Saying a successful aerial attack on Iran’s nuclear facilities could be carried out in “several days,” Senator Tom Cotton (R-Ark.), shown, said Tuesday President Obama should follow the example of President Bill Clinton’s December 1998 bombing of Iraq. In an interview on the Family Research Council’s Washington Watch radio program, first reported by BuzzFeed, Cotton said Obama wants Americans to think military action against Iran would require “150,000 heavy mechanized troops on the ground in the Middle East again as we saw in Iraq, and that’s simply not the case.”
The attack would be “something more along the lines of what President Clinton did in December 1998 during Operation Desert Fox. Several days air and naval bombing against Iraq’s weapons of mass destruction facilities for exactly the same kind of behavior,” Cotton said. “For interfering with weapons inspectors and for disobeying Security Council resolutions, all we’re asking is that the president simply be as tough as in the protection of America’s national security interest as Bill Clinton was.”
The benefit to national security from Clinton’s bombing of a nation thousands of miles away that had neither attacked nor threatened the United States might be hard to find. On the contrary, the campaign added fuel to the fires of a growing anti-American sentiment in the Middle East. The Vanguards of Conquest issued a communiqué to Islamist groups at the time calling for attacks against the United States “for its arrogance” in bombing Iraq.
Clinton may have been less concerned about “national security interest” than in diverting interest and attention away from the impeachment hearings nearing a conclusion in the House of Representatives over allegations of perjury against the president stemming from the investigation of his admittedly “inappropriate relationship” with White House intern Monica Lewinsky. The House vote to impeach the president came at the end of the four-day bombing campaign.
Similar suspicions had been aroused months earlier when Clinton ordered the August 20 missile strikes against suspected terrorist bases in Sudan and Afghanistan. Ostensibly a response to attacks two weeks earlier on two U.S. embassies in Africa, “Operation Infinite Reach” came just three days after Clinton was called to testify before a grand jury about the Lewinsky affair, prompting some to dub the missile attacks “Monica’s War.”

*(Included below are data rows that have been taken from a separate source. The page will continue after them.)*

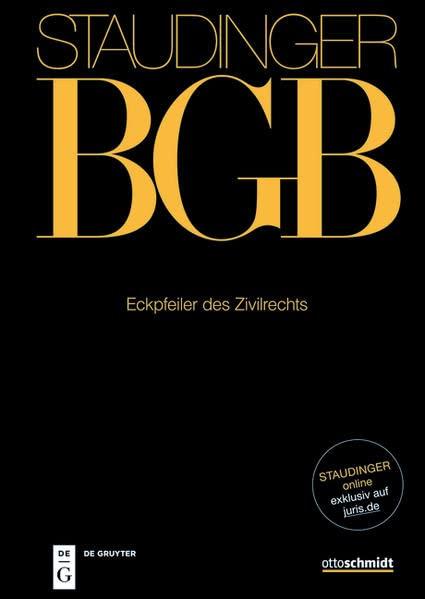 STAUDINGER
BGB

Eckpfeiler des Zivilrechts

STAUDINGER online exklusiv auf juris.de

DE G DE GRUYTER

ottoschmidt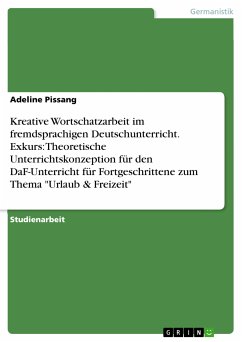 Germanistik

Adeline Pissang

Kreative Wortschatzarbeit im fremdsprachigen Deutschunterricht. Exkurs: Theoretische Unterrichtskonzeption für den DaF-Unterricht für Fortgeschrittene zum Thema "Urlaub & Freizeit"

Studienarbeit

GRIN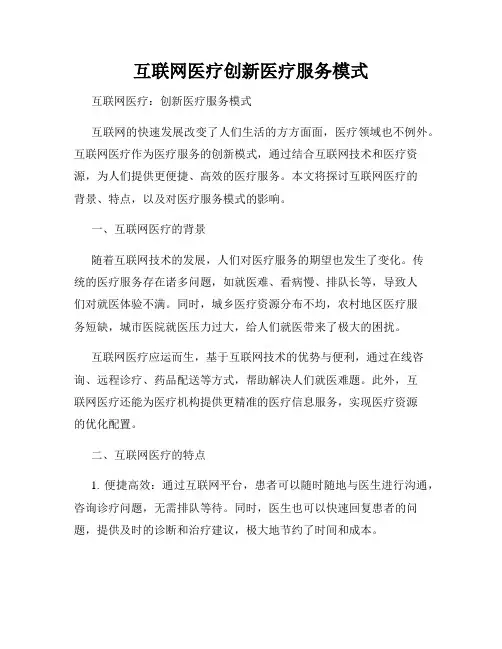 互联网医疗创新医疗服务模式

互联网医疗：创新医疗服务模式

互联网的快速发展改变了人们生活的方方面面，医疗领域也不例外。互联网医疗作为医疗服务的创新模式，通过结合互联网技术和医疗资源，为人们提供更便捷、高效的医疗服务。本文将探讨互联网医疗的背景、特点，以及对医疗服务模式的影响。

一、互联网医疗的背景

随着互联网技术的发展，人们对医疗服务的期望也发生了变化。传统的医疗服务存在诸多问题，如就医难、看病慢、排队长等，导致人们对就医体验不满。同时，城乡医疗资源分布不均，农村地区医疗服务短缺，城市医院就医压力过大，给人们就医带来了极大的困扰。

互联网医疗应运而生，基于互联网技术的优势与便利，通过在线咨询、远程诊疗、药品配送等方式，帮助解决人们就医难题。此外，互联网医疗还能为医疗机构提供更精准的医疗信息服务，实现医疗资源的优化配置。

二、互联网医疗的特点

1. 便捷高效：通过互联网平台，患者可以随时随地与医生进行沟通，咨询诊疗问题，无需排队等待。同时，医生也可以快速回复患者的问题，提供及时的诊断和治疗建议，极大地节约了时间和成本。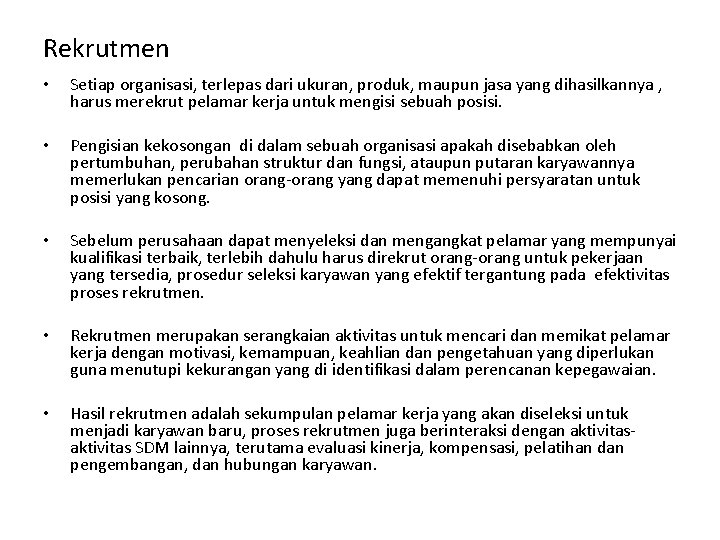 Rekrutmen

• Setiap organisasi, terlepas dari ukuran, produk, maupun jasa yang dihasilkannya , harus merekrut pelamar kerja untuk mengisi sebuah posisi.

• Pengisian kekosongan di dalam sebuah organisasi apakah disebabkan oleh pertumbuhan, perubahan struktur dan fungsi, ataupun putaran karyawannya memerlukan pencarian orang-orang yang dapat memenuhi persyaratan untuk posisi yang kosong.

• Sebelum perusahaan dapat menyeleksi dan mengangkat pelamar yang mempunyai kualifikasi terbaik, terlebih dahulu harus direkrut orang-orang untuk pekerjaan yang tersedia, prosedur seleksi karyawan yang efektif tergantung pada efektivitas proses rekrutmen.

• Rekrutmen merupakan serangkaian aktivitas untuk mencari dan memikat pelamar kerja dengan motivasi, kemampuan, keahlian dan pengetahuan yang diperlukan guna menutupi kekurangan yang di identifikasi dalam perencanan kepegawaian.

• Hasil rekrutmen adalah sekumpulan pelamar kerja yang akan diseleksi untuk menjadi karyawan baru, proses rekrutmen juga berinteraksi dengan aktivitas-aktivitas SDM lainnya, terutama evaluasi kinerja, kompensasi, pelatihan dan pengembangan, dan hubungan karyawan.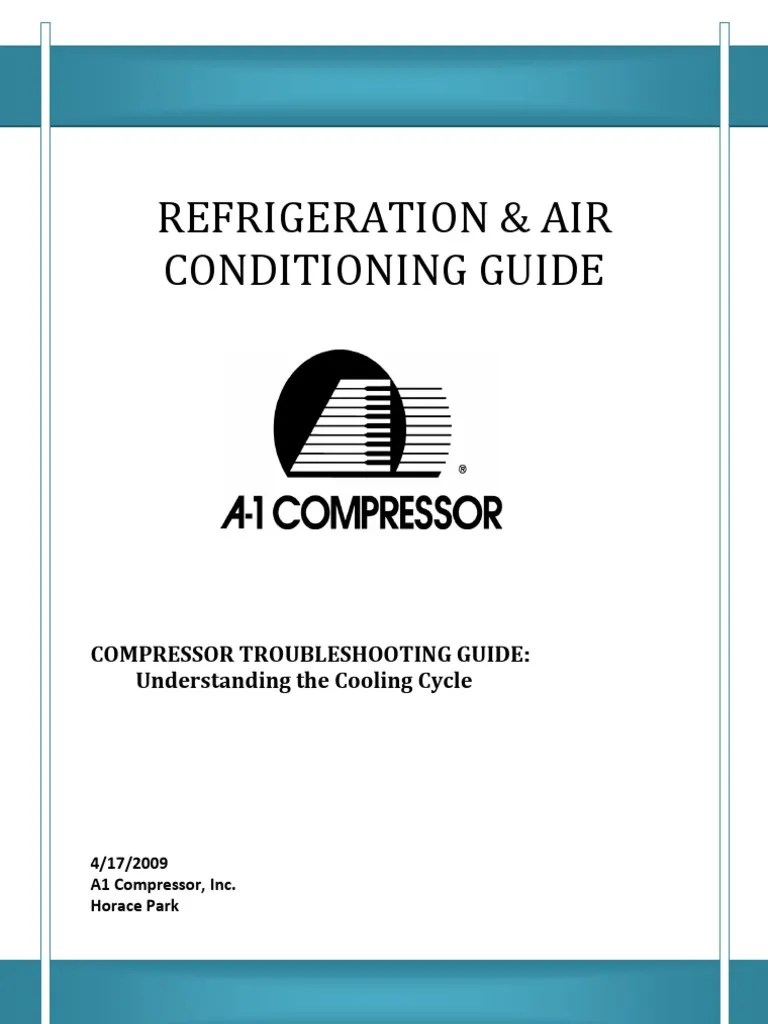 REFRIGERATION & AIR CONDITIONING GUIDE

®

A-1 COMPRESSOR

COMPRESSOR TROUBLESHOOTING GUIDE:
Understanding the Cooling Cycle

4/17/2009
A1 Compressor, Inc.
Horace Park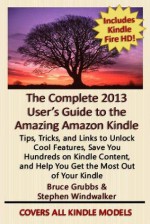 Includes Kindle Fire HD!

The Complete 2013 User's Guide to the Amazing Amazon Kindle

Tips, Tricks, and Links to Unlock Cool Features, Save You Hundreds on Kindle Content, and Help You Get the Most Out of Your Kindle

Bruce Grubbs & Stephen Windwalker

COVERS ALL KINDLE MODELS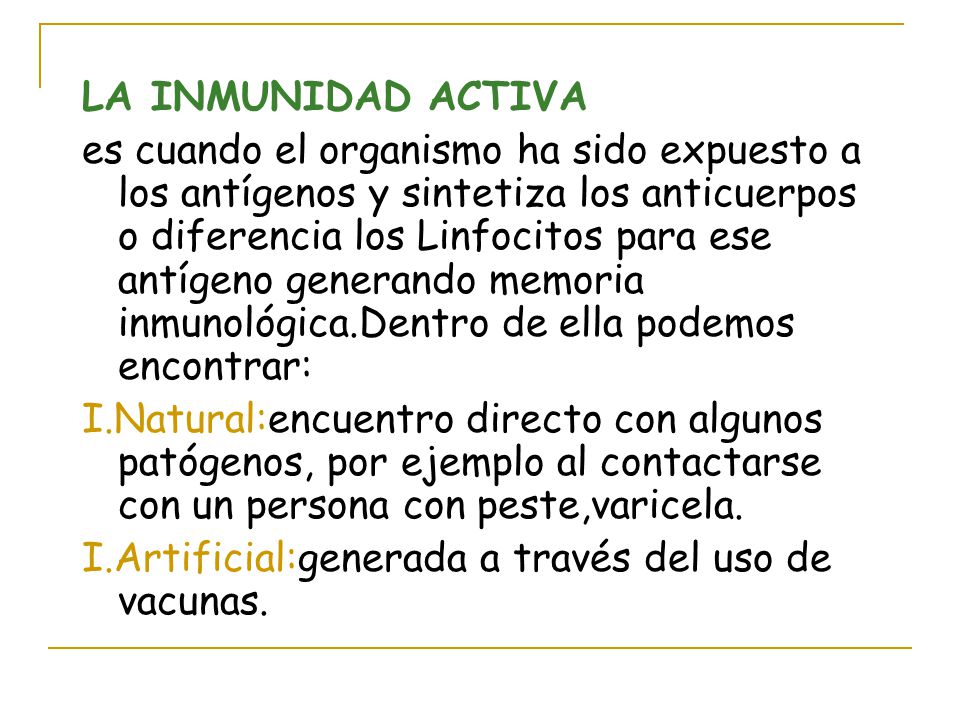 LA INMUNIDAD ACTIVA

es cuando el organismo ha sido expuesto a los antígenos y sintetiza los anticuerpos o diferencia los Linfocitos para ese antígeno generando memoria inmunológica.Dentro de ella podemos encontrar:

I.Natural:encuentro directo con algunos patógenos, por ejemplo al contactarse con un persona con peste,varicela.

I.Artificial:generada a través del uso de vacunas.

Like many congressional Republicans, Cotton has been harshly critical of the negotiations U.S. and European allies have conducted with Iran over its nuclear program. Under the interim, or “framework,” agreement announced last week, the economic sanctions against Iran would be eased in return for Tehran’s acceptance of limitations on material and technology that could be used to make an atomic weapon and its cooperation with international inspectors to monitor its nuclear program. Negotiators have until the end of June to reach a final agreement.
While warnings of an imminent development of nuclear weapons by Iran go back decades, the Tehran government has insisted that its nuclear program is for peaceful purposes, including energy production and medical applications. Neither the International Atomic Energy Agency nor the National Intelligence Estimates produced by all 16 U.S. intelligence agencies in recent years have found evidence that Iran has been engaged in nuclear weapons production.
“There is no deal. There is no framework. There is only a list of dangerous U.S. concessions,” Cotton said, while predicting the final agreement “would be a very dangerous setback for America” and its allies. More dangerous, apparently, than launching an attack on Iran that could trigger a larger Middle East war than the U.S.-led invasions of Iraq and Afghanistan produced.
But the freshman senator is far from alone among Washington hawks in urging the “military option.” Former U.S. ambassador to the United Nations John Bolton recently had an op-ed published in the New York Times under the heading “To Stop Iran’s Bomb, Bomb Iran.” As Jon Rainwater noted at Huffington Post, Bolton was a leading cheerleader for the Iraq War, having confidently asserted that “Saddam Hussein has hidden weapons of mass destruction and production facilities in Iraq.” Arizona Senator John McCain, the Republican presidential nominee in 2008, said on the Senate floor that Israel “may have to go rogue,” suggesting Prime Minister Netanyahu’s government might need to attack Iran with or without U.S. approval or assistance. “Let’s hope their warnings have not been mere bluffs,” McCain said.
Senate hawks seem determined to do whatever they can to torpedo the agreement being worked out with Iran through diplomatic channels. It is customary for political leaders to say during international crises that they view war as “a last resort.” For some in Washington, however, war is neither the last nor necessarily the first resort. It’s just their favorite resort.